The neighbors themselves cleaned the swastika that crossed out the inscription. On the next occasion, the methods were more savage: they ripped the plaque off. Luckily, a neighbor rescued her from a container and returned her to the neighborhood. She was re-welded to the post, and was again painted and stripped. It was replaced by a green laminated poster with the same text, accompanied by two bouquets of flowers. Nor was there compassion with the response of the neighborhood. Only the plastics of the flowers remained on the post. Yolanda González’s name has been rediscovered by neighbors, dissolving the paint and leaving a black drip under the sign.
A similar cruelty has suffered the plate of Cristina Ortiz “La Veneno”, a reference to the group of trans people murdered in 2016, located in the Parque del Oeste.
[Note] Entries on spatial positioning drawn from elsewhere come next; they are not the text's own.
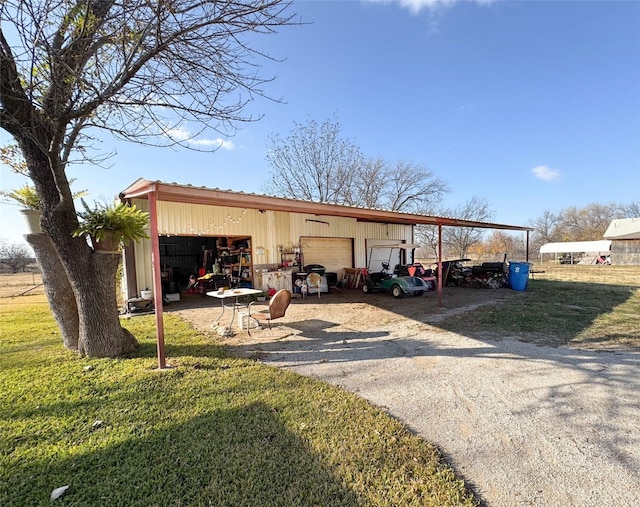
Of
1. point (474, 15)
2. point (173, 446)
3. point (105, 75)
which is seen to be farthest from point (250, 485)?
point (474, 15)

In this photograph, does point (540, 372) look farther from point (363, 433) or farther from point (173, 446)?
point (173, 446)

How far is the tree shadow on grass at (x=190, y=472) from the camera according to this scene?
5.72 feet

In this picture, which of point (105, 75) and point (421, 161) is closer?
point (105, 75)

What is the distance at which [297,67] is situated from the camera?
16.0 ft

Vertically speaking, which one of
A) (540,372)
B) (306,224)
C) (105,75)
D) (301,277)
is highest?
(105,75)

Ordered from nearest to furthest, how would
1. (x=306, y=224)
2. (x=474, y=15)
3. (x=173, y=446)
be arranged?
(x=173, y=446) → (x=474, y=15) → (x=306, y=224)

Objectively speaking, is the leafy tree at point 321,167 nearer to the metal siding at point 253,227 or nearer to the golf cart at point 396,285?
the metal siding at point 253,227

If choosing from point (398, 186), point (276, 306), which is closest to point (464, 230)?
point (398, 186)

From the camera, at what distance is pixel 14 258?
72.7 feet

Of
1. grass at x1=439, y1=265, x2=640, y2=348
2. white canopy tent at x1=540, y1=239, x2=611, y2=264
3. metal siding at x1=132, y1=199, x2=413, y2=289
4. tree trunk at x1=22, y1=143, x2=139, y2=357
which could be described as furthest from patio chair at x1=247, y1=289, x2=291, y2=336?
white canopy tent at x1=540, y1=239, x2=611, y2=264

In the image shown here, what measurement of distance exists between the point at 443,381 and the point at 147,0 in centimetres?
485

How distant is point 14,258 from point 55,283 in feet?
85.4

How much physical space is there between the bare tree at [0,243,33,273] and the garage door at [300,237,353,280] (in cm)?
2306

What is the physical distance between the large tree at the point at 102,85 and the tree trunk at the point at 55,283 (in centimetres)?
3
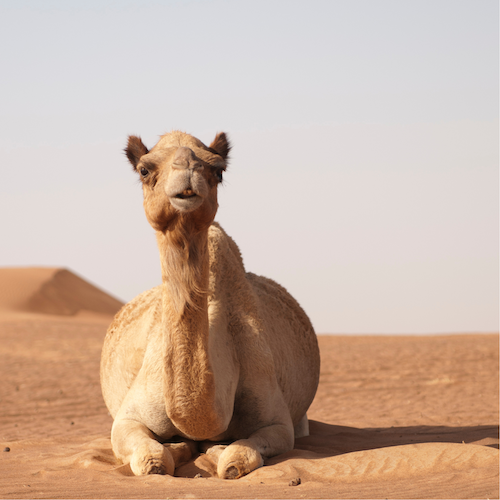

It was ripped out just a week after it was placed, in April 2019. It was not until December 2020 that the Madrid City Council, already with Almeida at the helm, decided to replace it.
This morning @El_volatinero and my servant we were looking for the plaque of La Veneno in the Parque del Oeste when we found this…
A TERF Hate Story!
(we open thread) pic.twitter.com/cb9T1SIptf– EcosyTinta (@EcosyTinta) March 6, 2021
However, on March 7, 2021 (again on a date close to 8M) he was the victim of a new vandalism. She appeared covered with the message “You are Patriarchy. Down with the Montero Law”, in reference to the debate regarding the Trans Law of the Ministry of Equality led by Irene Montero.
Justa Freire: referent of education and pedagogy
Brought up in a rural school in her native Zamora, Justa Freire developed a large part of her career as a teacher and pedagogue at the legendary Cervantes School Center, located in Cuatro Caminos, since 1921. The school was a shock to a suburban orphan of schools, more beyond some small centers run by teachers in homes and schools sponsored by the Catholic Church.
Freire was in charge of social action, which included extracurricular activities, relations with families or the dining room, among other matters that gave him a special closeness to the students. He was the fundamental pillar of some of the center’s most ambitious educational endeavors, such as the nursery school or teacher training.
During the Republic, she would pass the oppositions to director of graduate schools, being appointed director of the Alfredo Calderón school (currently Padre Poveda). She thus became one of the first women to lead a men’s team in a school. During the republican years she participated in the Pedagogical Missions and published texts on this discipline that she was so passionate about.
At the end of the war, Justa Freire served a sentence in the Ventas prison, accused by a former colleague of having brought secularist practices to his classrooms and “having sung a song with Russian lyrics with his students on one occasion.” During the two years that she remained imprisoned, she was in charge, along with other repressed teachers such as María Sánchez Arbós, of the adult school. This is why she has on occasion named them as the teachers of the Thirteen Roses. A benchmark in the field of education, precisely something that those who commit all these acts of vandalism are very lacking.